— WORK TO BE COMPLETED —
Which lines in the listing below contain the string "between"? Identify each one and copy it in full, treating uppercase and lowercase as distinct.
>> BEGIN MATERIAL FOR THE TASK
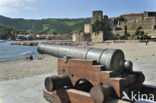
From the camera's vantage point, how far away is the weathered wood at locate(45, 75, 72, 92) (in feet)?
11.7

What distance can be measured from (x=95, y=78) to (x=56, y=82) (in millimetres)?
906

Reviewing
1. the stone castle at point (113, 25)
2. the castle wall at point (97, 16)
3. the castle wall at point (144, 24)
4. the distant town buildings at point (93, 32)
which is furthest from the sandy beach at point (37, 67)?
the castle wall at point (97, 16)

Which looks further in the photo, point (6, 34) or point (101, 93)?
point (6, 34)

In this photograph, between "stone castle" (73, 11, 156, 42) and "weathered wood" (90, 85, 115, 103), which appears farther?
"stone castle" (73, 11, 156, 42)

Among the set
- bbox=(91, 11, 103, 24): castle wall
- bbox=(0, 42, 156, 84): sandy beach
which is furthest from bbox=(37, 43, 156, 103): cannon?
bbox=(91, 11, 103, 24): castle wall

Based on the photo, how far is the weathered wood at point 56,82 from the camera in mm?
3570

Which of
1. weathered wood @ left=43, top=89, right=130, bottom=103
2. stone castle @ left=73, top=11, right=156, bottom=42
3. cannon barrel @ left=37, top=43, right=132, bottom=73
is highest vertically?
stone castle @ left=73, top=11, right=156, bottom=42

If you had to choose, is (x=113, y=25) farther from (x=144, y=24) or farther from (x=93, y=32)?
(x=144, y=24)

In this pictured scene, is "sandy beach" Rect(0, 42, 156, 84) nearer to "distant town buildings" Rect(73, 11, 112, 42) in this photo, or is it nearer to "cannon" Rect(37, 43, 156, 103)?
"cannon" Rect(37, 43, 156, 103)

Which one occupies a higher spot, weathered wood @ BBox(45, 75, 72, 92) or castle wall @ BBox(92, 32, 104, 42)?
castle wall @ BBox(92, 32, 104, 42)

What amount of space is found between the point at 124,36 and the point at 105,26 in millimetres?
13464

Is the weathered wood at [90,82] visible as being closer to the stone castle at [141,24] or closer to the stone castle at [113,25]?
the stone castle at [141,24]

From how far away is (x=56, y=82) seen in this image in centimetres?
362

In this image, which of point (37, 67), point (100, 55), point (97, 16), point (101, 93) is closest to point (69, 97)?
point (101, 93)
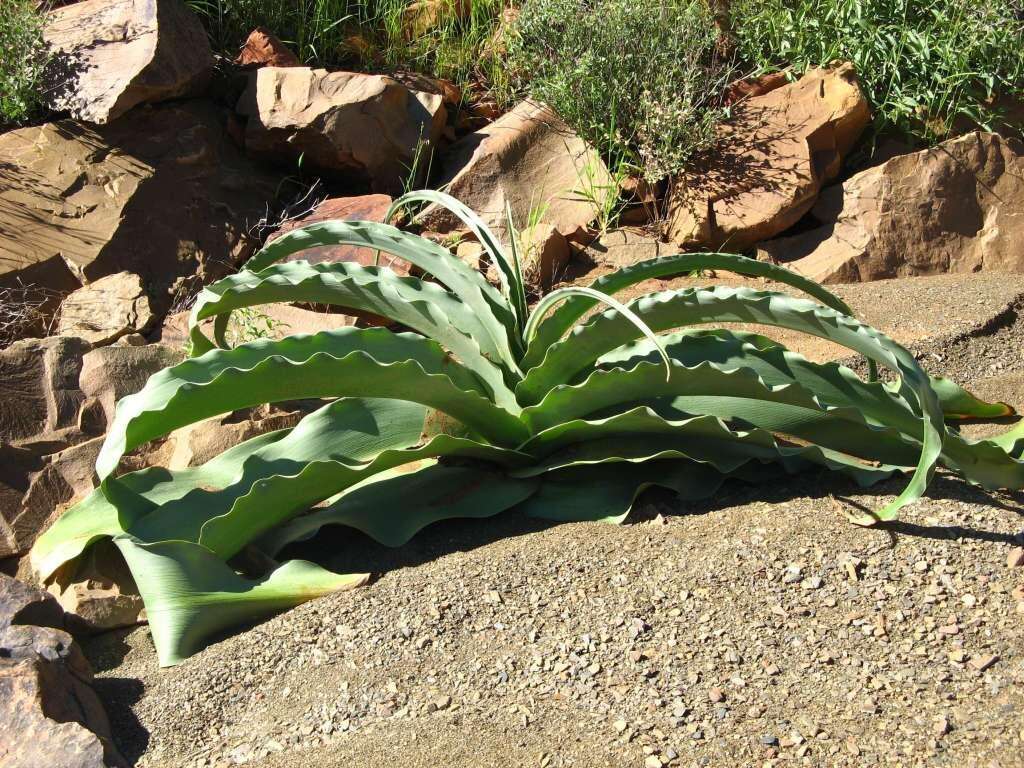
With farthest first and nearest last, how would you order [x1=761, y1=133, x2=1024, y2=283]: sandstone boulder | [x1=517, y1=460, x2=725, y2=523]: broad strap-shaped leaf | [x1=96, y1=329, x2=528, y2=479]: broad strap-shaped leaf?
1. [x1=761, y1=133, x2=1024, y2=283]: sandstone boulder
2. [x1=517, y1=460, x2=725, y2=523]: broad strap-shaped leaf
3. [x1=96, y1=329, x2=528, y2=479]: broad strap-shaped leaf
>> END MATERIAL FOR THE TASK
>> BEGIN MATERIAL FOR THE TASK
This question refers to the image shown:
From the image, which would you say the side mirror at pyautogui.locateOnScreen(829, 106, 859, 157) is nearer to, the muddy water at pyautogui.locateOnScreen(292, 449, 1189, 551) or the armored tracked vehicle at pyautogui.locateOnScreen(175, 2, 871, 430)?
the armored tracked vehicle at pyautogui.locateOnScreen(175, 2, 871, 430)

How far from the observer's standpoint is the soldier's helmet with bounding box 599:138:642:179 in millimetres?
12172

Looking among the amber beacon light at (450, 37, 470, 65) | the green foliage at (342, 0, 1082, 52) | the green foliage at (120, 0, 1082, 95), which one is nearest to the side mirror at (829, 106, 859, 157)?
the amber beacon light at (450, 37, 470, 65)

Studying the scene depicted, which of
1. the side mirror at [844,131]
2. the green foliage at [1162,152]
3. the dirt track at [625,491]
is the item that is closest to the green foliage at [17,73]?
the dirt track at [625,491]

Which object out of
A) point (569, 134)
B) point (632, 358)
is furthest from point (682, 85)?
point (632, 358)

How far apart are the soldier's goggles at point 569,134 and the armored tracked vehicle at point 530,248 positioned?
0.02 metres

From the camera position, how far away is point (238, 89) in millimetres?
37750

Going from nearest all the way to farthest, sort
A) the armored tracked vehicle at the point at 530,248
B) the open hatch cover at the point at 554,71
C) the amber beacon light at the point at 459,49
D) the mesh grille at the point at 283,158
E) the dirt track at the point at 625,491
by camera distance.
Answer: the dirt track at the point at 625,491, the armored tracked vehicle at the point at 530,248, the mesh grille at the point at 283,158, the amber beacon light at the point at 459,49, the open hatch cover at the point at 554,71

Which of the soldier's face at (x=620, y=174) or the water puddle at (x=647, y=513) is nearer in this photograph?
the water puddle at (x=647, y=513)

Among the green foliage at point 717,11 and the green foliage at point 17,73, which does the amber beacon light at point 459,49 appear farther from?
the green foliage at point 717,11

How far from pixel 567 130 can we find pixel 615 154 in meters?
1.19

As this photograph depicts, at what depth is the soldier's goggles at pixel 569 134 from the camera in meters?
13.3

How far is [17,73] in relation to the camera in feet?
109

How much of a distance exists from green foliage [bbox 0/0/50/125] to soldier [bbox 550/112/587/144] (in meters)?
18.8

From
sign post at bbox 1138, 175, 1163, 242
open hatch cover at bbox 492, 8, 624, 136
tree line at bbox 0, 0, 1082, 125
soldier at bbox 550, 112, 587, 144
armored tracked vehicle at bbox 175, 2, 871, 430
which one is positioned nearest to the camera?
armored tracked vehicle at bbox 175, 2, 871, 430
>> END MATERIAL FOR THE TASK
>> BEGIN MATERIAL FOR THE TASK
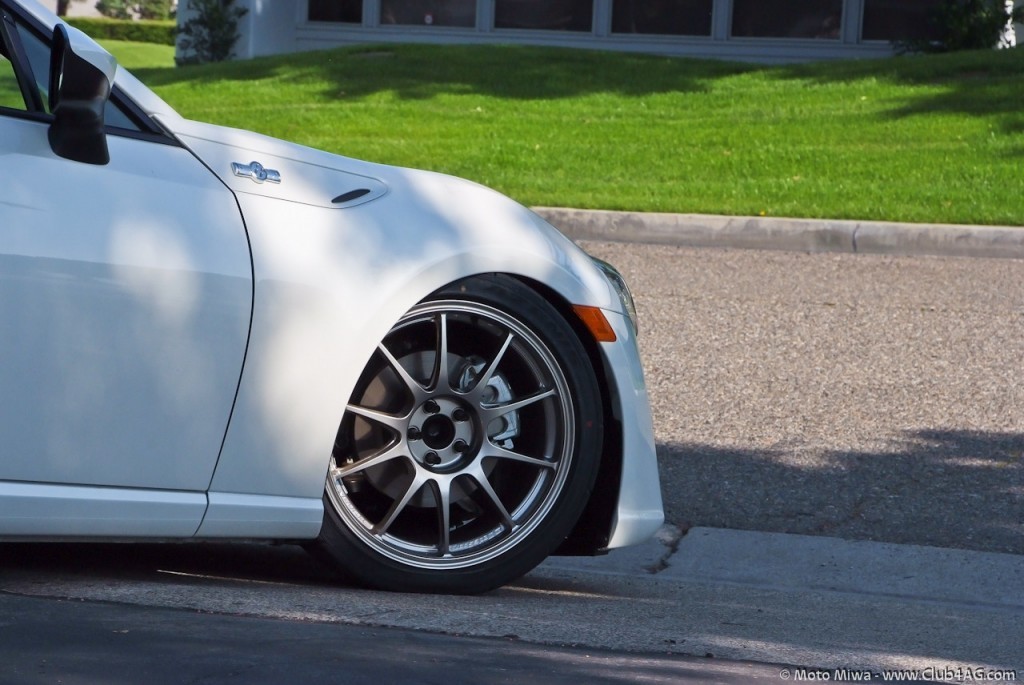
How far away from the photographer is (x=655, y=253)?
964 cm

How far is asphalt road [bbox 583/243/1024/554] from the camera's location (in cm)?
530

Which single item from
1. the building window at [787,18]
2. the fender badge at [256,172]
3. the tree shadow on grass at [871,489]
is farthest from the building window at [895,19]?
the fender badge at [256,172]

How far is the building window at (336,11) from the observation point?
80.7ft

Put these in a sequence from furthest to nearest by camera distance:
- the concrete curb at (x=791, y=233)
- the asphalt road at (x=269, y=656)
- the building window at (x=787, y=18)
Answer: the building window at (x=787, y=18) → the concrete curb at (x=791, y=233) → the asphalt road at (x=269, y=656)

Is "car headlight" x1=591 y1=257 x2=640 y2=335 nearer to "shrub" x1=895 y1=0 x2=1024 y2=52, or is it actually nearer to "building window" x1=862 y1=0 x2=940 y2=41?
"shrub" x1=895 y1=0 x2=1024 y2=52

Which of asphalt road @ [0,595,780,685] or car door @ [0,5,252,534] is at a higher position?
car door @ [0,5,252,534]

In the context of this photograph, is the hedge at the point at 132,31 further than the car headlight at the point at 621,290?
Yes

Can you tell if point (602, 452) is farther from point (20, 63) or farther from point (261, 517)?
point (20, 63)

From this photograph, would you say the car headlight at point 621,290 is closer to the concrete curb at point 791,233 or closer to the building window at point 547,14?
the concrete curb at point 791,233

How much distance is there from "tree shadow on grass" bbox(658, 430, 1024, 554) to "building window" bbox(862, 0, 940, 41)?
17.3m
>> END MATERIAL FOR THE TASK
— PROBLEM SOLUTION —
In this photograph, between "stone castle" (73, 11, 156, 42) and "weathered wood" (90, 85, 115, 103), which appears farther?
What amount of space is found between the point at 124,36 and the point at 105,26 in millimetres?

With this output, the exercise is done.